Le cas du supérieur est différent, car il exige une très grande diversité de cursus et de filières, qui ne peut se développer et se renouveler de façon dynamique que si les acteurs sont responsabilisés et incités à proposer des formations innovantes. Peut-on se satisfaire d'une situation où les enseignants n'ont généralement aucune idée de ce que leurs étudiants de Deug ou de licence deviennent, une fois quitté l'université, parce qu'on ne leur donne aucune incitation en ce sens ? De même qu'il serait absurde de prétendre que le supérieur doit former uniquement aux emplois du privé, cela n'a aucun sens de continuer de faire comme si les universités avaient pour unique fonction de préparer aux concours de la fonction publique.

 

Et l'idée selon laquelle la concurrence conduirait inévitablement à la dégradation et à la «marchandisation» du savoir ne résiste pas à l'analyse.
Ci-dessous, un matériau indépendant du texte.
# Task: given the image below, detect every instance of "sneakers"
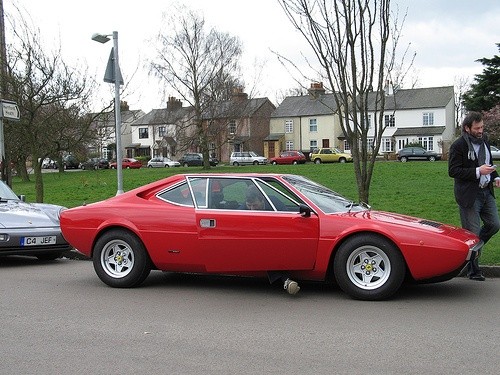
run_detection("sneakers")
[283,278,301,296]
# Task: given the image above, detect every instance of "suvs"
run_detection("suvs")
[308,147,355,164]
[180,152,219,168]
[230,150,269,165]
[396,145,442,164]
[489,145,500,161]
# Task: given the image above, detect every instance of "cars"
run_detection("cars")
[79,157,108,169]
[270,150,306,166]
[33,158,54,169]
[108,157,142,171]
[52,154,79,171]
[147,157,181,168]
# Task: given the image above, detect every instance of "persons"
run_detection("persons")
[238,185,301,296]
[449,112,500,281]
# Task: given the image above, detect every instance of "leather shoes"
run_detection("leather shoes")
[469,274,487,281]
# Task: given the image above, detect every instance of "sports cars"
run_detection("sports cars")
[59,171,485,301]
[0,177,71,263]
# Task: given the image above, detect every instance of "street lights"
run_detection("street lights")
[91,28,126,195]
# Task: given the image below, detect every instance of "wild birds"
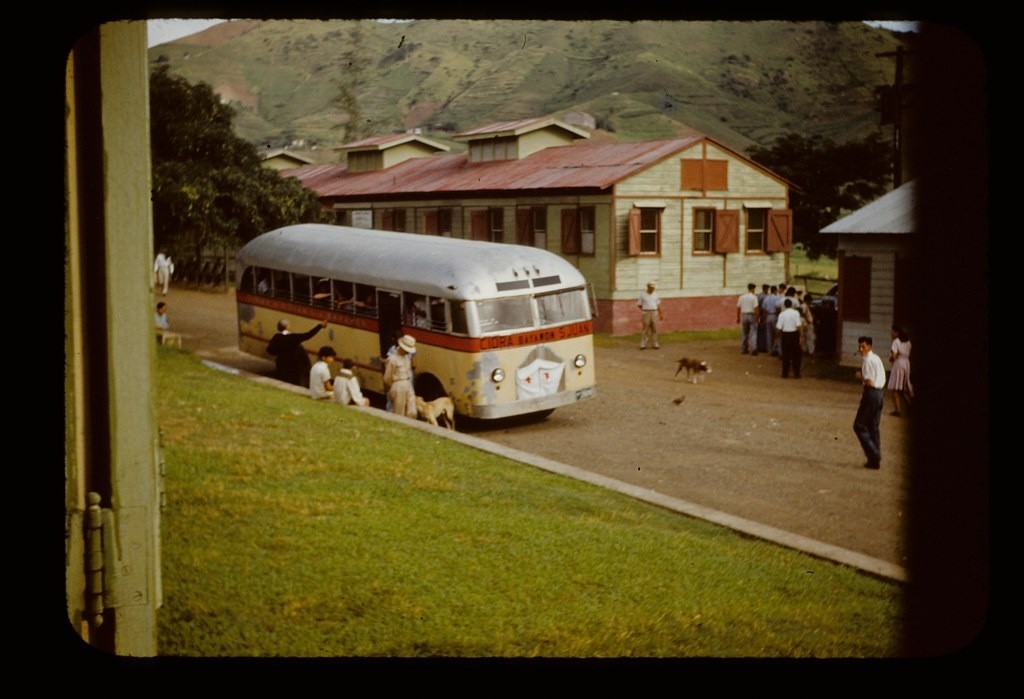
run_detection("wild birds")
[397,35,406,49]
[521,35,527,49]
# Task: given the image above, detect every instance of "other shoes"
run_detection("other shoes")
[653,344,659,348]
[781,374,788,378]
[890,411,904,417]
[741,350,748,354]
[751,351,758,355]
[869,454,882,464]
[640,344,646,349]
[794,374,801,378]
[864,461,881,470]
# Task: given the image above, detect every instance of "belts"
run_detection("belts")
[642,309,658,311]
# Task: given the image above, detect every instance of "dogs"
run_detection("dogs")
[416,396,455,431]
[675,357,713,384]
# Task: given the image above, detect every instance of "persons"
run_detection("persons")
[887,326,912,417]
[379,330,416,412]
[155,302,170,331]
[637,282,664,350]
[331,359,370,407]
[154,244,175,296]
[891,323,914,398]
[855,336,886,469]
[267,317,328,388]
[736,283,840,379]
[383,334,418,420]
[309,344,337,400]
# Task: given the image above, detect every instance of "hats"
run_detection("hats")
[647,282,654,288]
[398,334,417,353]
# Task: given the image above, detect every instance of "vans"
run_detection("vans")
[235,221,599,433]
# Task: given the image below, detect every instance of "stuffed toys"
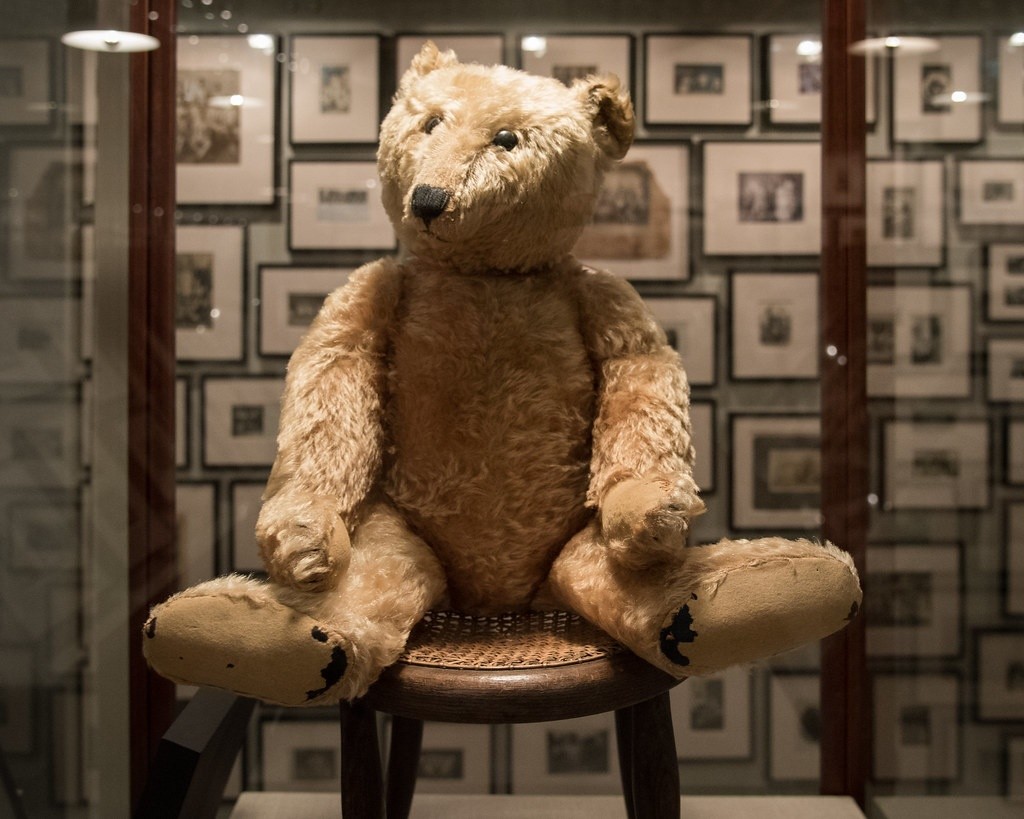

Pourquoi n'appliquerait-on pas cette même logique au livre ou au cinéma ? Il faudrait interdire toute concurrence entre auteurs et maisons d'édition et de production, et nationaliser l'ensemble du secteur, ce qui de toute évidence tuerait la créativité. Cela fait longtemps que l'on a compris qu'il était plus judicieux de s'appuyer sur la concurrence tout en subventionnant fortement les biens culturels. De même, le système d'assurance maladie à la française, où les médecins sont mis en concurrence et où l'égalité d'accès est préservée par les remboursements, est meilleur que le système anglais, fondé sur la fonctionnarisation des praticiens. Dans le supérieur, le modèle idéal reste à inventer. Il passe sans doute par des procédures d'évaluation implacables de la qualité du service fourni par les établissements, ainsi que par des mécanismes ingénieux de chèques éducation et de prêts subventionnés. Mais on peut être sûr d'une chose : les premières victimes de l'hyperrigidité de notre système universitaire sont les étudiants défavorisés qui ne parviennent pas à le fuir pour rejoindre les filières élitistes. On ne peut accepter qu'ils soient pris en otages par les partisans du statu quo.

 

 

Thomas Piketty est directeur d'études à l'Ecole des hautes études en sciences sociales.